◆ **Instruction a**
In the records, update everything from the line containing "Segment anything that is 'cell'." down to the line containing "106H206V100H203V93L198 87H176L168 95V111L176" by replacing "instance_id" with "object_id" and leaving all else unchanged. Leave the pictures out of your answer.

◆ **Extract to read**
** start **

At one point a frustrated Purdue asked his marketing consultant, a blogger named B.L. Ochman, president of Whatsnextonline.com, how to attract readers. She recalls relaying a tip that long ago had been given to her: "Do something controversial."
SPREADING DRAMA. Purdue, it turned out, was well on his way to doing just that. Even before he began building his blog, his company was falling apart. The installation in February of a new wireless inventory system led to widespread confusion and missed orders. As chaos mounted, morale sank among iFulfill's 38 employees. Customers defected. Debt soared.
Purdue, who had financed the startup on personal credit cards, saw the balance on his cards top $150,000. The company owed even more to shipping giant UPS (UPS
). Attempts to refinance fell through. So on the morning of July 25, the 43-year-old Purdue shuttered the seven-year-old iFulfill.com. "I went to work at about 5 a.m.," he says, "and started firing people as they came in."

** end **

◆ **Given records**
** start **

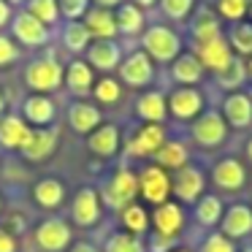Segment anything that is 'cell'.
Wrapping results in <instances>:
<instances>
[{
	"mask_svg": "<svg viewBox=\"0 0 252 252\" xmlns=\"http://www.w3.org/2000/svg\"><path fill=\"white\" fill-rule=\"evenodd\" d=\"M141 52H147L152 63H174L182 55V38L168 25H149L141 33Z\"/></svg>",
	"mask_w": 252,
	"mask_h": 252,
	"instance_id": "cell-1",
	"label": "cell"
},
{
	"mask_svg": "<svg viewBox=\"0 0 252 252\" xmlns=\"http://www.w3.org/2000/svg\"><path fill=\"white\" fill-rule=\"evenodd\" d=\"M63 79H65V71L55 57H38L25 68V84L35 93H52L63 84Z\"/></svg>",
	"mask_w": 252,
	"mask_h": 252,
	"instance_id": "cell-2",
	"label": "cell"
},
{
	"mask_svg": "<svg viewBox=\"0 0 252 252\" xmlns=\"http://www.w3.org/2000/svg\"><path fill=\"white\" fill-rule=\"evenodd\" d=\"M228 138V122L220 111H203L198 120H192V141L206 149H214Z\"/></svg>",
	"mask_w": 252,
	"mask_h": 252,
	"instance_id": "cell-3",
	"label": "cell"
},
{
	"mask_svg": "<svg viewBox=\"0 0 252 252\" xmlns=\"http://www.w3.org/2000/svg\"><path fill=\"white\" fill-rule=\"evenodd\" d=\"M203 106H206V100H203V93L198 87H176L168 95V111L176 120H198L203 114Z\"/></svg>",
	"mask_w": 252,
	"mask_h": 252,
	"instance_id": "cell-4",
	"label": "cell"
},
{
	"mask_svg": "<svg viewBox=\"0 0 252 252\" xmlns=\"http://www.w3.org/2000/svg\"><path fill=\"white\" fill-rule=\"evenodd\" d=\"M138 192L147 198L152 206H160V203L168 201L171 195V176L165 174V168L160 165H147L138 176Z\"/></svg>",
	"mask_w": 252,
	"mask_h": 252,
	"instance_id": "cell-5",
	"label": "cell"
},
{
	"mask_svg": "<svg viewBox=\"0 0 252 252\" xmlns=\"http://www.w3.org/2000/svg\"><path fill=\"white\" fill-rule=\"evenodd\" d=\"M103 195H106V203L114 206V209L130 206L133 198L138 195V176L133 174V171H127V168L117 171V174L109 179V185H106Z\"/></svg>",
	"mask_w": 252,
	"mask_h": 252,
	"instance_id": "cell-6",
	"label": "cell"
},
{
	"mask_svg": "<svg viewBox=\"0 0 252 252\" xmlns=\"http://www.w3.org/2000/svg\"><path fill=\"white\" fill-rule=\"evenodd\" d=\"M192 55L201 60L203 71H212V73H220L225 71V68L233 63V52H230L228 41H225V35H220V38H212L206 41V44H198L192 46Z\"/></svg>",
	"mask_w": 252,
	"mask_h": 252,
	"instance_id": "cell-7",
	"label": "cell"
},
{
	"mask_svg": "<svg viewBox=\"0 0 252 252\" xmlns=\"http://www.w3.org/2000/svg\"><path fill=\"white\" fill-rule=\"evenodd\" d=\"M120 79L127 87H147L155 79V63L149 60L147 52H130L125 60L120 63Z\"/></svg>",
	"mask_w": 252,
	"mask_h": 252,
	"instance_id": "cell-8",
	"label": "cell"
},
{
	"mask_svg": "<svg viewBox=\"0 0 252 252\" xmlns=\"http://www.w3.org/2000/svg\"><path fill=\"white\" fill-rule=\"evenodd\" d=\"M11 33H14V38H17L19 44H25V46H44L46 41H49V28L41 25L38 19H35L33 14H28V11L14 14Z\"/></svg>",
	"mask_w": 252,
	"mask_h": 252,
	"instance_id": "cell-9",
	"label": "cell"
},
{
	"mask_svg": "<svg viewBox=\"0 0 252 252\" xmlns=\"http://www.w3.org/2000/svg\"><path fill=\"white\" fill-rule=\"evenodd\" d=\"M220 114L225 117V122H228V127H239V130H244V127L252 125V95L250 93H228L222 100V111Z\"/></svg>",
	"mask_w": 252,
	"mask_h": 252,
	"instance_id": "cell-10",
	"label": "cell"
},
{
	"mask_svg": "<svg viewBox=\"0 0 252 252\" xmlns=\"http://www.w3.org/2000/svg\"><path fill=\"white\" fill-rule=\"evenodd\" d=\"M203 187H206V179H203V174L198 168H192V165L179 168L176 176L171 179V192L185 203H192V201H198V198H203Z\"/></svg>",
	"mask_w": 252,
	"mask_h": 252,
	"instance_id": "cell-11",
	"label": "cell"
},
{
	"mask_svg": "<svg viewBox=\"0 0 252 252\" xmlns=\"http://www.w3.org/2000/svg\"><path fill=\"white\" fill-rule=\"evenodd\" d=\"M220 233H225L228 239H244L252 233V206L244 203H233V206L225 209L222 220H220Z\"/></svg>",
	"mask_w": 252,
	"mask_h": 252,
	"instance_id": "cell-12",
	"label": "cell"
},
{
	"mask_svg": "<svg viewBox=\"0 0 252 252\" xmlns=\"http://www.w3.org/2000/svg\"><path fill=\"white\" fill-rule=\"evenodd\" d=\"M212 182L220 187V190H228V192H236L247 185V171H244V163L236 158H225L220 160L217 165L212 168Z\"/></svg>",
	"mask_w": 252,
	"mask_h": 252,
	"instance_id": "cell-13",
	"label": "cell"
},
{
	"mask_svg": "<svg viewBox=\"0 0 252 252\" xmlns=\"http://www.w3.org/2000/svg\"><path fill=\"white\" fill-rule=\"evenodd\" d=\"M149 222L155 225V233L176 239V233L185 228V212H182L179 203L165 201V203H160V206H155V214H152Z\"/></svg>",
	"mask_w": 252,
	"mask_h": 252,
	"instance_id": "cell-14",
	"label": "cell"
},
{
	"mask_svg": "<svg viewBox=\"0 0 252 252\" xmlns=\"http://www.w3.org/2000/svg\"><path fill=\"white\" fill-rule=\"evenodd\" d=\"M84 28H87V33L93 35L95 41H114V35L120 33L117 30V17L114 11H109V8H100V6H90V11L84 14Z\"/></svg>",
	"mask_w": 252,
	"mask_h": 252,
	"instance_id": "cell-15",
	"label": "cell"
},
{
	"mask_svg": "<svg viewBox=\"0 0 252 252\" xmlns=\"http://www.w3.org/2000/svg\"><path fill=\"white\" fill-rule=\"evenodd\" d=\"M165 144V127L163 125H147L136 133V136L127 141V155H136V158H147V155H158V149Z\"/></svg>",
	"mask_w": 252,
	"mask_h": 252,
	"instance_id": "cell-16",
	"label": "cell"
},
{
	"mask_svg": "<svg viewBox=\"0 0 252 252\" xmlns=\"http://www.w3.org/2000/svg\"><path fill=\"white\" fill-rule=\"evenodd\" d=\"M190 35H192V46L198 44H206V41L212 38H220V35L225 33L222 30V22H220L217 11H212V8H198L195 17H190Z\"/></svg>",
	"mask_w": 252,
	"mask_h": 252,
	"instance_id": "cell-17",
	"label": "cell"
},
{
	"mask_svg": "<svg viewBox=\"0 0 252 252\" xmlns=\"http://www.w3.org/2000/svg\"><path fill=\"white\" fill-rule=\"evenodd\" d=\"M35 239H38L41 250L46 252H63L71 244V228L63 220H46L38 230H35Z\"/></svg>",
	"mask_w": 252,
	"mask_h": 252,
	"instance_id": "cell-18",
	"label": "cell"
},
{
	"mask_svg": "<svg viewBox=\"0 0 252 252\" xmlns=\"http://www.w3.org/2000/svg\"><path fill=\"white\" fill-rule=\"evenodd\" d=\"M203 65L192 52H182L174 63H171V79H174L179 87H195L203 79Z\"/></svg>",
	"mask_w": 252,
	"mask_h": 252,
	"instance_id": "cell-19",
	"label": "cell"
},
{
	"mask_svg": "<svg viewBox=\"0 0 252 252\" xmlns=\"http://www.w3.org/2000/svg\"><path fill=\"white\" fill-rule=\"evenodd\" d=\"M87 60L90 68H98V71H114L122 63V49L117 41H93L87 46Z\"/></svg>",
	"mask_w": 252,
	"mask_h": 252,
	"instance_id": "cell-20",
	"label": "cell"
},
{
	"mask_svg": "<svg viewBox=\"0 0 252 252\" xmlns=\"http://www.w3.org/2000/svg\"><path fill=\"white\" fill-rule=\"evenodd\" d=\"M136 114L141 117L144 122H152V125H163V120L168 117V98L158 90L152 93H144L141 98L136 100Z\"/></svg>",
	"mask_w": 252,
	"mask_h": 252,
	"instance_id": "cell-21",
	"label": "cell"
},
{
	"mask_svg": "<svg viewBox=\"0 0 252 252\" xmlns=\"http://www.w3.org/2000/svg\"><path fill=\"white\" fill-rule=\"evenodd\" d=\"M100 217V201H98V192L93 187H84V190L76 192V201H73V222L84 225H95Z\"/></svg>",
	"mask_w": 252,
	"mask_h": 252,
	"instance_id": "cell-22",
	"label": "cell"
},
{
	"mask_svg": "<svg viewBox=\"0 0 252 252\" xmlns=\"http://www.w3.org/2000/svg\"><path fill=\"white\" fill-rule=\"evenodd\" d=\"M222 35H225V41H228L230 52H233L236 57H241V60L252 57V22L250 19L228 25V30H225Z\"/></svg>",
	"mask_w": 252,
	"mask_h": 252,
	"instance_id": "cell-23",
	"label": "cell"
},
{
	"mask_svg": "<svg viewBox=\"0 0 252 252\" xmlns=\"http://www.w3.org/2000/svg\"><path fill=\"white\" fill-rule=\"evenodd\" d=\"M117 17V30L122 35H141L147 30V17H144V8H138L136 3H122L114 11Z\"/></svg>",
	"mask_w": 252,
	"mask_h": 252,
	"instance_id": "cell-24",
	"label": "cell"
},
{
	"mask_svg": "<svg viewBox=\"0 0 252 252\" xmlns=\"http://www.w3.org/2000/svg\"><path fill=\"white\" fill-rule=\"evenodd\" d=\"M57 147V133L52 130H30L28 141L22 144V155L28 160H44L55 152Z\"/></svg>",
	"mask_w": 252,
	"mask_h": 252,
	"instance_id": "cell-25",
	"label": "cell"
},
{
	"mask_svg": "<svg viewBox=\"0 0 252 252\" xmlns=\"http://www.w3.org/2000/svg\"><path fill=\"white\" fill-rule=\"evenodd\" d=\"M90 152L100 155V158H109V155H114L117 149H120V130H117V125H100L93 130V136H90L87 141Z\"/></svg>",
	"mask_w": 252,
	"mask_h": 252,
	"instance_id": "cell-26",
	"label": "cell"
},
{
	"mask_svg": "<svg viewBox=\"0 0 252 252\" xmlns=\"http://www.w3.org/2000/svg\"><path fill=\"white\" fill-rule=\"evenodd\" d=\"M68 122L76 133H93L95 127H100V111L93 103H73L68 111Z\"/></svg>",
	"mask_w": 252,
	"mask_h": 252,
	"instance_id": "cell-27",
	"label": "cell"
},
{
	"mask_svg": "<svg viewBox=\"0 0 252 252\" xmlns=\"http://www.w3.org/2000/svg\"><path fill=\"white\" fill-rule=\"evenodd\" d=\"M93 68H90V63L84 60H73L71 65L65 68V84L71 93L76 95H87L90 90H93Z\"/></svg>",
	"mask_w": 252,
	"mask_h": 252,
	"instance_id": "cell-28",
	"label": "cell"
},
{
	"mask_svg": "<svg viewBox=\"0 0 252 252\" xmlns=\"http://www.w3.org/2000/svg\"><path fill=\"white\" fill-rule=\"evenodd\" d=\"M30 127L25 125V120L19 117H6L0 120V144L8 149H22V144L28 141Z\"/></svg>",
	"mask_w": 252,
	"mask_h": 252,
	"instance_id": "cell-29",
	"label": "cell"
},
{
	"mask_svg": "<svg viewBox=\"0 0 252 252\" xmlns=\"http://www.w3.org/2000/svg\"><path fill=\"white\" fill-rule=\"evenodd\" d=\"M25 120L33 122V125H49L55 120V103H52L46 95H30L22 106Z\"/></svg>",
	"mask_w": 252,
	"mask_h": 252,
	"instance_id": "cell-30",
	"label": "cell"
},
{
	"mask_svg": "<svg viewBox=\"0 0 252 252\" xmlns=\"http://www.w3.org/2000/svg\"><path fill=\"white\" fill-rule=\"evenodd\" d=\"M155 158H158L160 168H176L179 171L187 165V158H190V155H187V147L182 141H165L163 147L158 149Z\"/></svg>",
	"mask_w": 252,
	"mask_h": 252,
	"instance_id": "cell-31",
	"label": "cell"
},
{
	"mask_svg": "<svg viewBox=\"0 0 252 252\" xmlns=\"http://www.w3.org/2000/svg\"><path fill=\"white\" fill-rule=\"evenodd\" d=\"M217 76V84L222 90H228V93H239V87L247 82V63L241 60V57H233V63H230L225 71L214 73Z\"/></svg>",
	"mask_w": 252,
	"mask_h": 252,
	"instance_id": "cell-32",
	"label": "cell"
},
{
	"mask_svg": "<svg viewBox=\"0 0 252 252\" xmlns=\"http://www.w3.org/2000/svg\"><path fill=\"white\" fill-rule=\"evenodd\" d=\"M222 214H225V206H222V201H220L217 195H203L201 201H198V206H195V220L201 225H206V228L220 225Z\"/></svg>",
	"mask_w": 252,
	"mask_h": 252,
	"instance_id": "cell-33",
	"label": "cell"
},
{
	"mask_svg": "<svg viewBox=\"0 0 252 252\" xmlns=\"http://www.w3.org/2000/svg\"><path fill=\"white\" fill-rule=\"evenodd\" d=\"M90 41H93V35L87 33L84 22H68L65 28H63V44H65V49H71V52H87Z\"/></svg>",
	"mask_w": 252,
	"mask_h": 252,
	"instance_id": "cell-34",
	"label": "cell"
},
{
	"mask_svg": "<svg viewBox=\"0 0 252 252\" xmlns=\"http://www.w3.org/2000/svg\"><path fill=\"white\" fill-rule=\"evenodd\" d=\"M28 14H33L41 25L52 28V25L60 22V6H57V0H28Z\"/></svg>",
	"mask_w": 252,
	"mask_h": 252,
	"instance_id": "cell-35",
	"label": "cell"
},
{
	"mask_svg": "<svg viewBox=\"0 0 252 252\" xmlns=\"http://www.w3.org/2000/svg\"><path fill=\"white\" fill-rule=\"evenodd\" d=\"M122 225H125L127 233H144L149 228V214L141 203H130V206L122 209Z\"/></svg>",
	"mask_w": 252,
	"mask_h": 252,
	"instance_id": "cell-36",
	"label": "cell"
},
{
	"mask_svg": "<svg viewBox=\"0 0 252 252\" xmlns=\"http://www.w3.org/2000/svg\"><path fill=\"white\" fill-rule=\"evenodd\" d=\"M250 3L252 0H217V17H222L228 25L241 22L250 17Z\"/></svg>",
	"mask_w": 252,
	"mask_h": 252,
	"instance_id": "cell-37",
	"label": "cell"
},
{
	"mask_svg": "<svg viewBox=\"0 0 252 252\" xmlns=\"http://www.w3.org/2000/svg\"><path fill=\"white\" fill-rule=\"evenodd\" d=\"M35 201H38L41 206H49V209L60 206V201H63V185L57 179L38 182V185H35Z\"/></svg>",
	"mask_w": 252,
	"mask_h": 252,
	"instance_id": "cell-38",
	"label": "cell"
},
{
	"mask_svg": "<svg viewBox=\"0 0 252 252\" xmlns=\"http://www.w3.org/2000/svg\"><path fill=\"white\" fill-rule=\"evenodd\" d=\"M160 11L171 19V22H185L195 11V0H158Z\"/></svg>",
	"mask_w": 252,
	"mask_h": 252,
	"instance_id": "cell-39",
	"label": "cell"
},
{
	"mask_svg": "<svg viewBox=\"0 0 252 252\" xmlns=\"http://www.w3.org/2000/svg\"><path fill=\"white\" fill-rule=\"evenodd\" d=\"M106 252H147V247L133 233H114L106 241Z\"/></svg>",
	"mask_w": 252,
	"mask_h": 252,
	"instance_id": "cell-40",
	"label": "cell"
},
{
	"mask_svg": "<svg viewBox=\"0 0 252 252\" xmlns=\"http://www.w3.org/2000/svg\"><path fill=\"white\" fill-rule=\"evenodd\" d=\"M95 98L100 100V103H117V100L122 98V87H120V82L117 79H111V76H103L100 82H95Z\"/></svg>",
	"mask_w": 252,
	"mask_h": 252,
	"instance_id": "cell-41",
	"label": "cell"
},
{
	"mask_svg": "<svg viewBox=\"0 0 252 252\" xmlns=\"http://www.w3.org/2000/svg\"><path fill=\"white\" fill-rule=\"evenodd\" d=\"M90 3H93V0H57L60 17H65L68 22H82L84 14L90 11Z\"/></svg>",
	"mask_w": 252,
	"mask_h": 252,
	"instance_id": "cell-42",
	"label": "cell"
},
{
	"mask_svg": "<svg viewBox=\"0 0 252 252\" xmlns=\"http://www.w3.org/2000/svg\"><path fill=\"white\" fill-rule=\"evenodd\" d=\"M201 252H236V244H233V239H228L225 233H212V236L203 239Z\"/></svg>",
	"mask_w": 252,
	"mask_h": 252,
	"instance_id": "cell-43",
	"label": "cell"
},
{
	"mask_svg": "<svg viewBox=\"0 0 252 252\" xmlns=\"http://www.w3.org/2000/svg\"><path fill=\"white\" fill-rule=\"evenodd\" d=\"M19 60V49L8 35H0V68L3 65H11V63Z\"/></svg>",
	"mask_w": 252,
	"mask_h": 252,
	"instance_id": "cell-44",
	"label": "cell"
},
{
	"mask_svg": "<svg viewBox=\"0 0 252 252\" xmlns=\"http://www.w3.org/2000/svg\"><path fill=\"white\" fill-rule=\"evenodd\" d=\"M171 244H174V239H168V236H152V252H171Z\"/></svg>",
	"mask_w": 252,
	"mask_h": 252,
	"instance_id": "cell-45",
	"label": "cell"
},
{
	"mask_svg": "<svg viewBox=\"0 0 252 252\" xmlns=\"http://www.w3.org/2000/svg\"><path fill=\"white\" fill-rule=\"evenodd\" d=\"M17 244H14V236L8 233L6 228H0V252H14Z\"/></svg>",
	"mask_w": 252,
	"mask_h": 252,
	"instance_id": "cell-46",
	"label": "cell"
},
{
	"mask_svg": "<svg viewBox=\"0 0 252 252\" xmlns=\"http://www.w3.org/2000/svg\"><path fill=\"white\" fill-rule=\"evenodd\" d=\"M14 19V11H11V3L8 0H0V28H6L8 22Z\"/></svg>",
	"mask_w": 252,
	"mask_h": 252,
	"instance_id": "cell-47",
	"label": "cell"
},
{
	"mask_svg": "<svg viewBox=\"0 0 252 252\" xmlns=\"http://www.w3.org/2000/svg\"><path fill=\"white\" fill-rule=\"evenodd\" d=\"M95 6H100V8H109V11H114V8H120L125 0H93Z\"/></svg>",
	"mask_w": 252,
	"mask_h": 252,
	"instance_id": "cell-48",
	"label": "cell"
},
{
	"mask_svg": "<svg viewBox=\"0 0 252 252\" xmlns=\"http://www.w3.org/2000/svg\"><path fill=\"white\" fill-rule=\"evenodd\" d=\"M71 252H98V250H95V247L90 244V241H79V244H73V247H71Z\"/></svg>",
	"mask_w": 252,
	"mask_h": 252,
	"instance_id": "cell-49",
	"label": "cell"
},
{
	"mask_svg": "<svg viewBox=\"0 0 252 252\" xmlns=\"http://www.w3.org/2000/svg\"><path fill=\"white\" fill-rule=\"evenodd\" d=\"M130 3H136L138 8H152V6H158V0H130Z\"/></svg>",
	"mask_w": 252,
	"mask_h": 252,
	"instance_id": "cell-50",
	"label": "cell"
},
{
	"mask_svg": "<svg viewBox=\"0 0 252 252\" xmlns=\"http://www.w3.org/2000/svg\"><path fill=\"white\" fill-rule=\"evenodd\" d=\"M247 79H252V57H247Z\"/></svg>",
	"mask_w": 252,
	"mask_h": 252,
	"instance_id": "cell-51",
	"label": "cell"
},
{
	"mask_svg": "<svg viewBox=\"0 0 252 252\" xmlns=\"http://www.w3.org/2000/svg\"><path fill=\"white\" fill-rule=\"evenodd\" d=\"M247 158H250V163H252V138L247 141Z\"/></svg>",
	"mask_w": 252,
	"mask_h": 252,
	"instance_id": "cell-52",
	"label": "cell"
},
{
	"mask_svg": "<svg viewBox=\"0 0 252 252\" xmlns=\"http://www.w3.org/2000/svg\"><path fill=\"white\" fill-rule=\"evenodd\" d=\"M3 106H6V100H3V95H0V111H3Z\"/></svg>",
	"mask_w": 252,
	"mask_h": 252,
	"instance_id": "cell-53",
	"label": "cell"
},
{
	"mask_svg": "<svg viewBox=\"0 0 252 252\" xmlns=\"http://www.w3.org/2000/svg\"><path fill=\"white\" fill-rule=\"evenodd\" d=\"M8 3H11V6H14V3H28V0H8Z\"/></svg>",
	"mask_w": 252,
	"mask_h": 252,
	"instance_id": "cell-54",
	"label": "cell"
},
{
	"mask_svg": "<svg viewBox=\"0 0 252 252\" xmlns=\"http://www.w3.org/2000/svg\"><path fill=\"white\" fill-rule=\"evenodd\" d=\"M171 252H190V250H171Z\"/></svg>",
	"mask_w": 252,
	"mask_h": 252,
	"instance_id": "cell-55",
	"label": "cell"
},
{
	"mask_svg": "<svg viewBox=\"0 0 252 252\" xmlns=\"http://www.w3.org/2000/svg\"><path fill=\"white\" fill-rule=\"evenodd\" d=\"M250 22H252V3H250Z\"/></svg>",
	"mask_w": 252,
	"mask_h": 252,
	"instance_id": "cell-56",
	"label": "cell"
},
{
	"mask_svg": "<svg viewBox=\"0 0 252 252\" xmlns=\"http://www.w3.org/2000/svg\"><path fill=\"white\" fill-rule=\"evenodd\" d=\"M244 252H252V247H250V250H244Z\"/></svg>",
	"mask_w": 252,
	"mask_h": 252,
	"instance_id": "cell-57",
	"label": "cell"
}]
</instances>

** end **
** start **

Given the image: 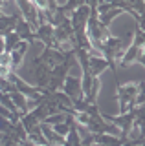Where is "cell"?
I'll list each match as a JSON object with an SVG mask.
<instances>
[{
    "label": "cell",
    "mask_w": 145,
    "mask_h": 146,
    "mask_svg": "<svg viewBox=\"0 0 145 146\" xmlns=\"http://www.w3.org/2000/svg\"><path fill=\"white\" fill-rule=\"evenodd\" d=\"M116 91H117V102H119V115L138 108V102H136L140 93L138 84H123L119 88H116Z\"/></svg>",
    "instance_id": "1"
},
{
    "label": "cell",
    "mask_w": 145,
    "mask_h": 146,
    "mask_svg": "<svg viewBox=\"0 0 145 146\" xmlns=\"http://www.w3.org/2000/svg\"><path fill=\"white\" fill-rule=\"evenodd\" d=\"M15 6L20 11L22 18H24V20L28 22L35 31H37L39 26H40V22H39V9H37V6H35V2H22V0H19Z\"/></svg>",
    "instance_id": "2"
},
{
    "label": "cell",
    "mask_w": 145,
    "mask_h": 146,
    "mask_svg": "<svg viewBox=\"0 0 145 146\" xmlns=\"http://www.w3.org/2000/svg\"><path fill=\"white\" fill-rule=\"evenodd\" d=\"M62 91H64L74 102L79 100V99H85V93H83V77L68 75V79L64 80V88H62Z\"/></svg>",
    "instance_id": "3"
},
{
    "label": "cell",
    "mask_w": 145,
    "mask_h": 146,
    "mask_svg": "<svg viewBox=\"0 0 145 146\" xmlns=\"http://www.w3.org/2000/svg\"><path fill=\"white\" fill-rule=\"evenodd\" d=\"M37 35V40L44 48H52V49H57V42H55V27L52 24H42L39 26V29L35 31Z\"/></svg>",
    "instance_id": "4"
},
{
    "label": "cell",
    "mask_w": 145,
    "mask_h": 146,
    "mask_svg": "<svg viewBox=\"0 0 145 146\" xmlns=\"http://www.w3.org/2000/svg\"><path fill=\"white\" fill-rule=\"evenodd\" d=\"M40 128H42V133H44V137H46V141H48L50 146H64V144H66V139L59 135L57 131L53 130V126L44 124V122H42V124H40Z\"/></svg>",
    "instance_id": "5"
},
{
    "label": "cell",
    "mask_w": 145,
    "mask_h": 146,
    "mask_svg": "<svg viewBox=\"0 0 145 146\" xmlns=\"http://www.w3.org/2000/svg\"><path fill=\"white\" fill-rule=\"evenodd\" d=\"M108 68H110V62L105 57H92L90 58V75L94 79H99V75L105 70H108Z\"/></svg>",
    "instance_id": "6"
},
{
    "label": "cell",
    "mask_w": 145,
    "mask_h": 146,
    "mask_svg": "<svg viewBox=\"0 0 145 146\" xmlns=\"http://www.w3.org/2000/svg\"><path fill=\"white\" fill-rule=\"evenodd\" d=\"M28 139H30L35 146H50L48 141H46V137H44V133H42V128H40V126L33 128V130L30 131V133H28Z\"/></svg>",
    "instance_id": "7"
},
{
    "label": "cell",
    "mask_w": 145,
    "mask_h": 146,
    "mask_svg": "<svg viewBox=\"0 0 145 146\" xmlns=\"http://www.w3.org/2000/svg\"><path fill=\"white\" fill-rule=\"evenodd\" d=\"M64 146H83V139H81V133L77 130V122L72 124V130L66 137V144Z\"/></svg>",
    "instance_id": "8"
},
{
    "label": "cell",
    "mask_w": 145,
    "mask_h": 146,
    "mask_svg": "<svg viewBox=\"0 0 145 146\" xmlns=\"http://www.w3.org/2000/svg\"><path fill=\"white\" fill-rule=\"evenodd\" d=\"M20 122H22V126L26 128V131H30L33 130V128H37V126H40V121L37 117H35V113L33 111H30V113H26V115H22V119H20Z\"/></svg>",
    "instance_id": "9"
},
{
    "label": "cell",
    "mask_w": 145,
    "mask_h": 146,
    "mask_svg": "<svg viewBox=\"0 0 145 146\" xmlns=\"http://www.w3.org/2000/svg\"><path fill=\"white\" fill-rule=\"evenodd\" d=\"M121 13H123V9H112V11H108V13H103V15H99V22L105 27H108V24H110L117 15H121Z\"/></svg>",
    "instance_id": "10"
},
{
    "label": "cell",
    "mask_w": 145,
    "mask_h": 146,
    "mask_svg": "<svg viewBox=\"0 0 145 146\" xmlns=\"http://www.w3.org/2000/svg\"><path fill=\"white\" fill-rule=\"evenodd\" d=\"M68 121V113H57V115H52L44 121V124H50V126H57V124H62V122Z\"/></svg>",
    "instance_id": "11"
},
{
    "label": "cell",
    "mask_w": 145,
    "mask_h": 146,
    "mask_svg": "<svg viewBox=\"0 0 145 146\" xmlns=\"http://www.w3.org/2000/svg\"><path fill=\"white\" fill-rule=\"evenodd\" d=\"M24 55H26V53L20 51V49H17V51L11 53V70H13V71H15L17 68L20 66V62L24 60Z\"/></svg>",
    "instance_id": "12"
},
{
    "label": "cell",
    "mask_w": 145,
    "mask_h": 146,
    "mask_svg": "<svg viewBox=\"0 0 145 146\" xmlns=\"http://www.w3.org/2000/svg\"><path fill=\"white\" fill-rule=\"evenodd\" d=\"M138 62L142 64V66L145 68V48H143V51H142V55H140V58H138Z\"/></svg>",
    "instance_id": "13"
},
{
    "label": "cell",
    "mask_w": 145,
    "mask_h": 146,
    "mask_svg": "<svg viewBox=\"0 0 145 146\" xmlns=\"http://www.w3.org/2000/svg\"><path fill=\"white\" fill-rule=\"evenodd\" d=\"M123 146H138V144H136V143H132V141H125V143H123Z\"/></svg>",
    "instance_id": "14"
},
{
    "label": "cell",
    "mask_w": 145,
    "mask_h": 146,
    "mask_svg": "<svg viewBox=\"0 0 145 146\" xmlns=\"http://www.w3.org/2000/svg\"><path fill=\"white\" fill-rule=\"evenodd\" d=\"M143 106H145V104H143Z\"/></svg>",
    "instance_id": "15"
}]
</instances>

** end **

◆ **Instruction b**
Does each statement agree with the article about Purdue and iFulfill? Answer yes or no, and quote the deciding words. (i) iFulfill had 38 employees. (ii) Purdue financed the startup with a bank loan. (iii) The new wireless inventory system was installed in July.

◆ **Written response a**
Segment anything that is 'cell'.
Wrapping results in <instances>:
<instances>
[{
	"mask_svg": "<svg viewBox=\"0 0 252 252\" xmlns=\"http://www.w3.org/2000/svg\"><path fill=\"white\" fill-rule=\"evenodd\" d=\"M141 52H147L152 63H174L182 55V38L168 25H149L141 33Z\"/></svg>",
	"mask_w": 252,
	"mask_h": 252,
	"object_id": "cell-1",
	"label": "cell"
},
{
	"mask_svg": "<svg viewBox=\"0 0 252 252\" xmlns=\"http://www.w3.org/2000/svg\"><path fill=\"white\" fill-rule=\"evenodd\" d=\"M63 79H65V71L55 57H38L25 68V84L35 93H52L63 84Z\"/></svg>",
	"mask_w": 252,
	"mask_h": 252,
	"object_id": "cell-2",
	"label": "cell"
},
{
	"mask_svg": "<svg viewBox=\"0 0 252 252\" xmlns=\"http://www.w3.org/2000/svg\"><path fill=\"white\" fill-rule=\"evenodd\" d=\"M228 138V122L220 111H203L198 120H192V141L206 149H214Z\"/></svg>",
	"mask_w": 252,
	"mask_h": 252,
	"object_id": "cell-3",
	"label": "cell"
},
{
	"mask_svg": "<svg viewBox=\"0 0 252 252\" xmlns=\"http://www.w3.org/2000/svg\"><path fill=\"white\" fill-rule=\"evenodd\" d=\"M203 106H206V100H203V93L198 87H176L168 95V111L176 120H198L203 114Z\"/></svg>",

◆ **Written response b**
(i) Yes: "morale sank among iFulfill's 38 employees."
(ii) No: "Purdue, who had financed the startup on personal credit cards"
(iii) No: "The installation in February of a new wireless inventory system"